National Arts Festival 2017: Disruption comes to Grahamstown

“Disruption”, the buzzword of the moment, is the theme of this year’s National Arts Festival in Grahamstown. Challenging works grappling with the South African issues of the moment are on offer in abundance, but in reality the festival is also a balm to the soul in troubled times – or, as its PR team puts it, a “light through the gloom”. By REBECCA DAVIS.

Winter in Grahamstown is icy, and this year is no exception. But the cold never deters the small Eastern Cape town from putting its best foot forward to host the annual National Arts Festival. This year, in its 43rd incarnation, posters advertising shows cover every conceivable piece of wall. The programme of events is sufficiently thick and heavy to be used as a formidable weapon. Performers complain that ticket sales are down compared to some years ago, but there are still audiences: generous, enthusiastic audiences willing to give standing ovations at the least provocation.

The beauty of the National Arts Festival is that for 11 days, it is possible to imagine a different kind of society – one where the arts are treated with respect; where people gather to take ideas seriously. There is every sort of idea on offer here, and every sort of show, from explorations of black femininity to wisecracking white male comedians. There is theatre, and music, and art, and dance.
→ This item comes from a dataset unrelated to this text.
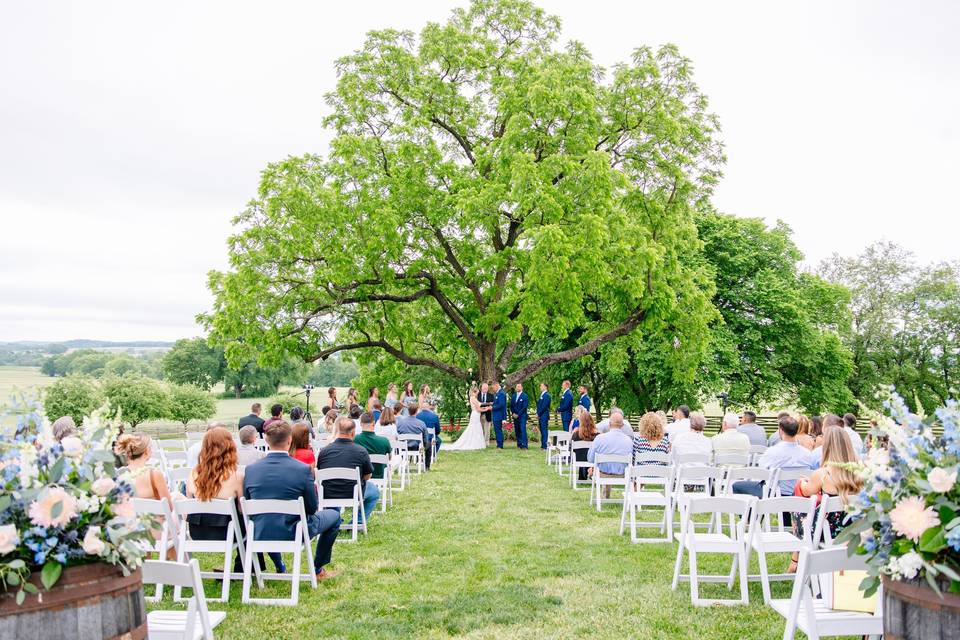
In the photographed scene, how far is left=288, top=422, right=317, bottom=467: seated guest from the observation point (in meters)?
9.02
The festival generally takes a while to warm up. Last Thursday, the first official day of the Festival, saw Grahamstown’s streets still largely quiet. But the programme hits the ground running from day one, meaning that early Festival visitors may get the chance to see popular shows in less crowded surroundings.

Causing a buzz in the first days of the festival was What Remains, the latest work by prodigiously talented local playwright and author Nadia Davids. An exploration of Cape Town’s history of slavery, the production tells the story of the discovery of a slave burial ground in the course of an archaeological dig. It is easy to make people think about slavery by confronting them with the horrors of the practice. It is less easy to take Davids’ approach: a subtle perspective which warns of the dangers of failing to reckon with history.
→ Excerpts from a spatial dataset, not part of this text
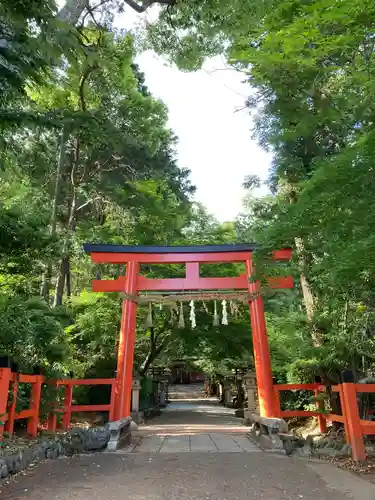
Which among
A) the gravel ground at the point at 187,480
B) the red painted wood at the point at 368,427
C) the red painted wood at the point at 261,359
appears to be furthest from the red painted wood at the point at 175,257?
the gravel ground at the point at 187,480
Photo: Dancer Shaun Oelf performs in Nadia Davids’ exploration of Cape slavery, ‘What Remains’ Photo: National Arts Festival

The young have a strange relationship with the past: they either fetishise it or dismiss it,” one of Davids’ characters comments early on. Davids’ work – characteristically lyrical, and beautifully performed by its four-person cast – urges a more nuanced approach.

A more provocative take on the problems of the past and present is offered by Reparations, a production by Cape Town-based theatre collective Hungry Minds which is certain to entertain and enrage. The year is 2024 in South Africa, and a Supreme Cadre has taken power: a black “womxn” who leaves Julius Malema in the shade when it comes to revolutionary rhetoric.
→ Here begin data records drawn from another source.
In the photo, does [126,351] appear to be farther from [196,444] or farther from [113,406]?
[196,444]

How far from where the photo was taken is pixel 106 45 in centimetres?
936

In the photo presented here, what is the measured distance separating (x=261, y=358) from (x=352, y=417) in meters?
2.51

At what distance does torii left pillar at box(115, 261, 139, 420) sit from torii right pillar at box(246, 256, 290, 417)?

Welcome to the “new New South Africa”. But the population remains restless, and the Supreme Cadre devises a three-pronged plan to heal the nation. Land reparation without compensation; economic reparation without compensation; and blood reparation without compensation. In a ceremony conceived of as a mordant counterpart to the 1995 Rugby World Cup final, a randomly-chosen white person must sacrifice their life to atone for the sins of the forefathers.

If this sounds dark, it is undeniably so. But it’s also extremely funny: young playwright and director Ameera Conrad has a bright future ahead of her. Her writing is whip-smart, and her vision is brought to life with crackling energy by her equally youthful cast. The production takes satirical aim at practically everyone in South Africa, from accent-shifting faux-revolutionaries to hand-wringing white people, but perhaps its sharpest barbs are reserved for the vapidity of Twitter activists.

(Side-note: in 2024, will Twitter still be the social medium of choice and Cassper Nyovest the premier celebrity of the moment? Reparations asks us to believe that that’s the case, which seems unlikely.)

For those seeking less uncomfortable laughs, You Suck (And Other Inescapable Truths) delivers them by the barrel. Pretina, a hip hop-obsessed schoolgirl played by actress Klara van Wyk, takes the audience on a comical journey of adolescent angst culminating in her reading Desiderata to a dead mouse. If you have teenagers, this is the show to take them to: I watched the production alongside a packed house of school kids who went bananas for it.

One of the international acts at this year’s Festival is British comedian Louise Reay, whose show It’s Only Birds arrives garlanded with awards. Its unique selling point? It’s performed entirely in Mandarin, a language in which Reay is fluent but the audience is not. The show’s conceit is that only 7% of communication is verbal, so it’s unnecessary to understand Mandarin to get what Reay is trying to convey. Reay is very likeable as a performer, but the show requires a high tolerance for both improvisation and audience participation.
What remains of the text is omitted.